> _EXCERPTED DATA_:
-*-
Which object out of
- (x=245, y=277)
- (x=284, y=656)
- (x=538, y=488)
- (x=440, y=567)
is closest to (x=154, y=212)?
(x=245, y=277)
-*-
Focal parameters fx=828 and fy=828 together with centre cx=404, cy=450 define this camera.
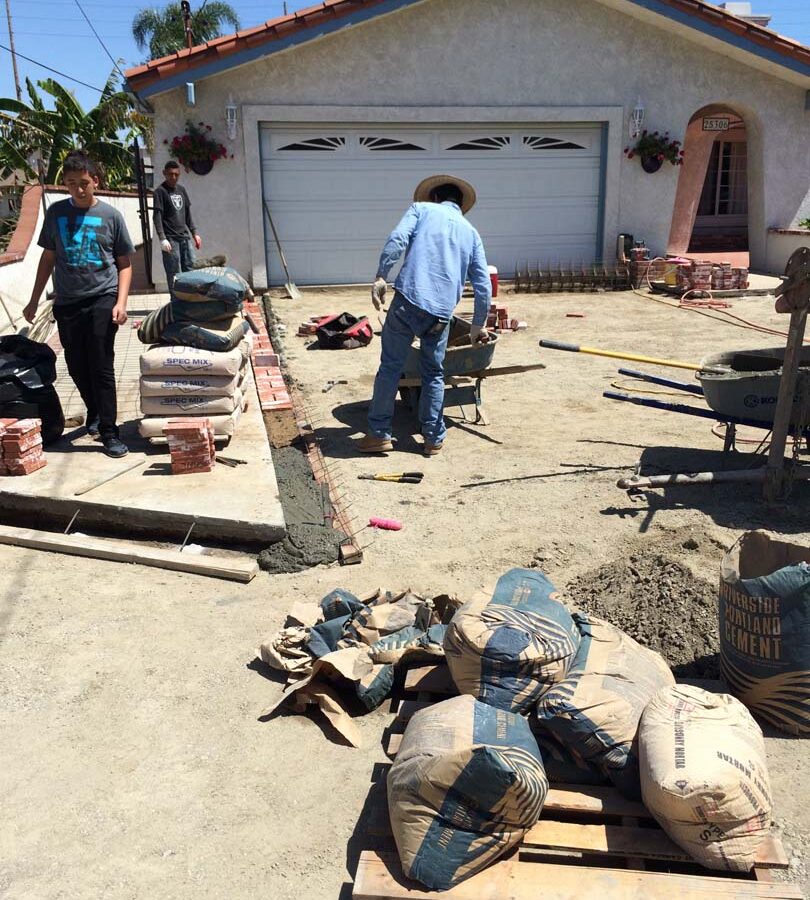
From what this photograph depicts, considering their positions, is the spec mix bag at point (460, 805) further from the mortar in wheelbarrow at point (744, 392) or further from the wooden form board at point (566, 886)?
-*-
> _WRITTEN PROBLEM_: Arrange the stretch of lines from the one containing "Focal parameters fx=828" through the one containing "From what this" as a numbered list, omitting blank lines. Leave the pictures out of your list.

> _CORRECT ANSWER_:
1. Focal parameters fx=828 and fy=828 together with centre cx=404, cy=450 define this camera.
2. From what this photograph depicts, considering their positions, is the spec mix bag at point (460, 805) further from the mortar in wheelbarrow at point (744, 392) or further from the wooden form board at point (566, 886)?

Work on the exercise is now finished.